## Provided passage
Australian philosopher

Damon Young (born 1975 in Melbourne, Victoria) is an Australian philosopher, writer and commentator, and author of the books Distraction, Philosophy in the Garden and How to Think About Exercise. He is an Honorary Fellow in Philosophy at the University of Melbourne.

==Work==
In 2013 Young won the Australasian Association of Philosophy's media prize for his public writing and broadcasting.

Young is the author of Distraction, an eclectic popular history of Western philosophy, focusing on themes such as attention to life and distraction from it, work, freedom and necessity. The Australian called it lacking in precision, saying its "central proposition – that new information technologies distract us from our common existential challenge – is never thoroughly probed" while London's Financial Times called it "lucid and optimistic".

Philosophy in the Garden, published in Australia in December 2012, was described by The Australian as "fluent and stylish and never marred by cliches or cliched thinking". It was published in the UK in April 2014 by Rider, an imprint of Random House, under the title Voltaire's Vine and Other Philosophies: How Gardens Inspired Great Writers.

Young's columns, reviews and features have been published in The Age, The Sydney Morning Herald, The Australian, Herald Sun, BBC and ABC. He has written poetry and fiction for Overland and Meanjin magazines.

## Material
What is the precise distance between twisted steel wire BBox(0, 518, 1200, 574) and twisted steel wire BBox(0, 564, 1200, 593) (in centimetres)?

---

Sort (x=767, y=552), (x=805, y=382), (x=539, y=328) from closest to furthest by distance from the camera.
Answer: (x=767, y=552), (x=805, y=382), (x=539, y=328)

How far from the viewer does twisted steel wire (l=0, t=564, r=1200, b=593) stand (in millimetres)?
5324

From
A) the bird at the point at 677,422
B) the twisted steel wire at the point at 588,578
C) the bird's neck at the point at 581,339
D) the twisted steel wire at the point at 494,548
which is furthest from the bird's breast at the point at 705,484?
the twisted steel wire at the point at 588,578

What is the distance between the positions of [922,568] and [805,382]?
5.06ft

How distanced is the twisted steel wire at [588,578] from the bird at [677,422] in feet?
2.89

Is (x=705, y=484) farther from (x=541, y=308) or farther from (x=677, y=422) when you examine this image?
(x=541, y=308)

## Task objective
Copy the article on Damon Young starting with "Philosophy in the Garden, published" and going on through "Inspired Great Writers.", switching "Rider" to "Vintage".

## The completed task
Philosophy in the Garden, published in Australia in December 2012, was described by The Australian as "fluent and stylish and never marred by cliches or cliched thinking". It was published in the UK in April 2014 by Vintage, an imprint of Random House, under the title Voltaire's Vine and Other Philosophies: How Gardens Inspired Great Writers.